Prompt — Look for "In this image, of" in the listing below, then copy exactly the line it appears in and all lines after it to the end, and nothing more.
━━━ Task data ━━━
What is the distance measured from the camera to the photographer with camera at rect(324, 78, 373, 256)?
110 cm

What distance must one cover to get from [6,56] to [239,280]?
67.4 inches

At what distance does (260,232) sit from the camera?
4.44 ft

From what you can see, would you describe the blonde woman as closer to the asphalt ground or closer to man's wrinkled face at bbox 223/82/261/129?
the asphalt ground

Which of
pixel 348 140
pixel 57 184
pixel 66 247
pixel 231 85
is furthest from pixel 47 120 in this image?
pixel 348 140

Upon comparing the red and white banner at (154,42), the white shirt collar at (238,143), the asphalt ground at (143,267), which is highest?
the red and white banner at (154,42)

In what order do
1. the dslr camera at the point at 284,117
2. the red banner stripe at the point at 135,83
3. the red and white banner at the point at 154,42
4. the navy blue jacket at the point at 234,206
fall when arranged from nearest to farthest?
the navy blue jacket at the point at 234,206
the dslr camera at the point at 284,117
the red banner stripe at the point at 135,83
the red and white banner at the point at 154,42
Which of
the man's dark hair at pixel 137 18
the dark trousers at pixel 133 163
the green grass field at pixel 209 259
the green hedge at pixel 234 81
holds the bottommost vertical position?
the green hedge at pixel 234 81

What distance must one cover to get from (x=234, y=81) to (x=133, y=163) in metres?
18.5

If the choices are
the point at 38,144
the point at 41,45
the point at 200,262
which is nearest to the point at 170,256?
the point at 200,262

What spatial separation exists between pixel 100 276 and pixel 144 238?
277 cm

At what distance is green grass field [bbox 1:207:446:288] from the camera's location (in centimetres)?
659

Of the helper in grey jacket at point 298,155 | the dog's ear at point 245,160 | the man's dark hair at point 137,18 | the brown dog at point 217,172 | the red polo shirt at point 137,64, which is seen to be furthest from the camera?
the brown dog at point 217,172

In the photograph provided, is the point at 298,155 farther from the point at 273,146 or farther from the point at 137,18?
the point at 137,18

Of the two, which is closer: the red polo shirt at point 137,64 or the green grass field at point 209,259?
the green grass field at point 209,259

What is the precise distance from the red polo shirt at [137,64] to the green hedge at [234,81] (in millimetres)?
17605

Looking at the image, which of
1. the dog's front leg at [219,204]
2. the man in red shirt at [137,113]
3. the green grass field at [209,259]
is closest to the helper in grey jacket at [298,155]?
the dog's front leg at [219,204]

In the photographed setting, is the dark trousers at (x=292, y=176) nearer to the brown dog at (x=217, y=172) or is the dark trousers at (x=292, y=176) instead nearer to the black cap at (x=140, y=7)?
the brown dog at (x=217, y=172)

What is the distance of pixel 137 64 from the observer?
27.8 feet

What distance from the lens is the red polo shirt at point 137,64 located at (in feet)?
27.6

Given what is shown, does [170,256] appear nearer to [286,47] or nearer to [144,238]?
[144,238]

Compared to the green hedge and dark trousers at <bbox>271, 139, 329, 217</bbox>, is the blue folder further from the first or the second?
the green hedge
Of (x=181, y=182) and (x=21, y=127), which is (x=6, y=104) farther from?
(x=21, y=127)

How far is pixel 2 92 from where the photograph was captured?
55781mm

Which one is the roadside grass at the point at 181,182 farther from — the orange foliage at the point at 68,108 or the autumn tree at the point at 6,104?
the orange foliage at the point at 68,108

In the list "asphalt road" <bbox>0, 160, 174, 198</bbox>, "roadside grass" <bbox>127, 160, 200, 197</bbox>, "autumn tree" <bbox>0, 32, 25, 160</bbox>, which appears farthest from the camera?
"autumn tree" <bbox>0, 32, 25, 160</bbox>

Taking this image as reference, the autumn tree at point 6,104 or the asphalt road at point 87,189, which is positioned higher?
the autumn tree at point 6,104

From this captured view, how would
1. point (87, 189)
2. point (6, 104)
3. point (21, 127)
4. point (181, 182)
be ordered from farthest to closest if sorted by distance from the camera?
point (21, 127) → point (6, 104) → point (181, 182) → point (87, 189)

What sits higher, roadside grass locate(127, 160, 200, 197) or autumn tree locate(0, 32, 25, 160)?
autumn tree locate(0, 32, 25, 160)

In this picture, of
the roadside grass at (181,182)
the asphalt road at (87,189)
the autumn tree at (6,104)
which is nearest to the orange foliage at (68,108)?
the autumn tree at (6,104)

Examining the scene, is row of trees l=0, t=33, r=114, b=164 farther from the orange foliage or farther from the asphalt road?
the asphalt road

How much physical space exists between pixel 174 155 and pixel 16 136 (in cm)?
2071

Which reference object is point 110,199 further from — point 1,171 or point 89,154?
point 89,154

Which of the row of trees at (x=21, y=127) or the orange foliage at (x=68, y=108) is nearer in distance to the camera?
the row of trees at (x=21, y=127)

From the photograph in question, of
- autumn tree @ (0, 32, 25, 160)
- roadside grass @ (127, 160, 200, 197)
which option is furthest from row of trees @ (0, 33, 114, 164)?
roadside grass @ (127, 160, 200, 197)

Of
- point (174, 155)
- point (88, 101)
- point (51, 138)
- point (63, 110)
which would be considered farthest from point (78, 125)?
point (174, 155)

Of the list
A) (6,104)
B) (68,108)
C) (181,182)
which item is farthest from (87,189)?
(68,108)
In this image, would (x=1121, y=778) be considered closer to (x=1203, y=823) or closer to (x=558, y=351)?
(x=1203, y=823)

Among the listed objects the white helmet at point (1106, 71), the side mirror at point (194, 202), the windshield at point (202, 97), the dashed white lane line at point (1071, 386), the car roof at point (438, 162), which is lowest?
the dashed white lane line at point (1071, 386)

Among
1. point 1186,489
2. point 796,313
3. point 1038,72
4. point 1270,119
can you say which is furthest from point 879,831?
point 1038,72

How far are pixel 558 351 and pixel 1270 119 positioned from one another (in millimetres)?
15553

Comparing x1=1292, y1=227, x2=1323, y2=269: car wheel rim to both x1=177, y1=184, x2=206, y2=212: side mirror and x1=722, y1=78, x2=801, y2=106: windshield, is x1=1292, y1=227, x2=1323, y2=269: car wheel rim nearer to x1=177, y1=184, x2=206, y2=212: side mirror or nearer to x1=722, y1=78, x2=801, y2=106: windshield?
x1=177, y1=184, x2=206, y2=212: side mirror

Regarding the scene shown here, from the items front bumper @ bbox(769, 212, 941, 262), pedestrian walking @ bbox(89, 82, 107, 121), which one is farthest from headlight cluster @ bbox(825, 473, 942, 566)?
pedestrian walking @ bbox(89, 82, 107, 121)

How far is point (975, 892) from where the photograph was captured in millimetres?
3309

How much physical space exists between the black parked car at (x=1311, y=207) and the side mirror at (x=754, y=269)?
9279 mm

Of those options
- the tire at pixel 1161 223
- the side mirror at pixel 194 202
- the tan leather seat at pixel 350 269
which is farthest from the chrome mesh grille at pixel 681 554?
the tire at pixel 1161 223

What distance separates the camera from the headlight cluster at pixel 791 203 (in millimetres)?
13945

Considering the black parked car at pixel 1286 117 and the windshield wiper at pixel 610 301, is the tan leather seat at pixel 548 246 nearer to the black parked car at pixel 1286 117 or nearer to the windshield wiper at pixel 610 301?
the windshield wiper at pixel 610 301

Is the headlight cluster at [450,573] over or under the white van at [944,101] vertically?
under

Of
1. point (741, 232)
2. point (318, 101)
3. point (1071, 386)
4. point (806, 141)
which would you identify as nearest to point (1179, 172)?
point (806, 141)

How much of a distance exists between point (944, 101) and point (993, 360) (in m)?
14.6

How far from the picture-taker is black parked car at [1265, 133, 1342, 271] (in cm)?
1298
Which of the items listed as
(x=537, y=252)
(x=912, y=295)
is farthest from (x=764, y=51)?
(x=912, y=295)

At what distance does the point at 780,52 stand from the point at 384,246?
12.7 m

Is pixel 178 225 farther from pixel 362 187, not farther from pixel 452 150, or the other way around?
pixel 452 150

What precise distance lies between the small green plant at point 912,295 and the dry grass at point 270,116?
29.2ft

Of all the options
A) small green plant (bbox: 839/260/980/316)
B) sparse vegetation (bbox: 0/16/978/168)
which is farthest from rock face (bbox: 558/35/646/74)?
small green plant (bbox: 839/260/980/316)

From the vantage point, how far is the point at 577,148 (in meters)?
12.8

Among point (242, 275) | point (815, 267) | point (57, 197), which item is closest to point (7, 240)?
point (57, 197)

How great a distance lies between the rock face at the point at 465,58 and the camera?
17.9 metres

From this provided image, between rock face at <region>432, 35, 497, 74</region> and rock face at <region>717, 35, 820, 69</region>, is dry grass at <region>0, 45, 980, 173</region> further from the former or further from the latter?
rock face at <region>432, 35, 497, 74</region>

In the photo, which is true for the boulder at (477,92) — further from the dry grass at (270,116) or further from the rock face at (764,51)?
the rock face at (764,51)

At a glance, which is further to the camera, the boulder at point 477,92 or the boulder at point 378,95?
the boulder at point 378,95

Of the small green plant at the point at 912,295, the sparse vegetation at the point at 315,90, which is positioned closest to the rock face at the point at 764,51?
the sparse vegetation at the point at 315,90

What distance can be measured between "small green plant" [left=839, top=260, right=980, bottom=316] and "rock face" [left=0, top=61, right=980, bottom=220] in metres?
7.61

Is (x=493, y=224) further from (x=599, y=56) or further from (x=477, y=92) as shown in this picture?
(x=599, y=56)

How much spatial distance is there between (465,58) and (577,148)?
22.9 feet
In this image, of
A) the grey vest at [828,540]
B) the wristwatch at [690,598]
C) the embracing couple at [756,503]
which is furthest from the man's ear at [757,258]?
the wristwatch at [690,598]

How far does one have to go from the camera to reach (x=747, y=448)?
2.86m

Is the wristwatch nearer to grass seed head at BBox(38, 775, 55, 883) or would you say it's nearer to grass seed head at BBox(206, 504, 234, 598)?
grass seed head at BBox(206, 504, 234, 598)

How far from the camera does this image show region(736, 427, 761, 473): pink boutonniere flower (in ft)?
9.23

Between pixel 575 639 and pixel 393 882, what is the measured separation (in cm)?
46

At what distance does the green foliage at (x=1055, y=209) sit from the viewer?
━━━
Solution to this problem —
In this image, of
A) the grey vest at [828,540]
B) the wristwatch at [690,598]
C) the embracing couple at [756,503]
which is furthest from the man's ear at [757,258]?
the wristwatch at [690,598]

How far does one have to go from the camera to reach (x=747, y=448)?
2.86m

Is the wristwatch nearer to grass seed head at BBox(38, 775, 55, 883) or would you say it's nearer to grass seed head at BBox(206, 504, 234, 598)?
grass seed head at BBox(206, 504, 234, 598)

How far from the camera does this image show region(736, 427, 761, 473): pink boutonniere flower (in ft)?
9.23

Between pixel 575 639 and pixel 393 882, what is the measured separation (in cm)?
46

At what distance does the green foliage at (x=1055, y=209) sit from the viewer?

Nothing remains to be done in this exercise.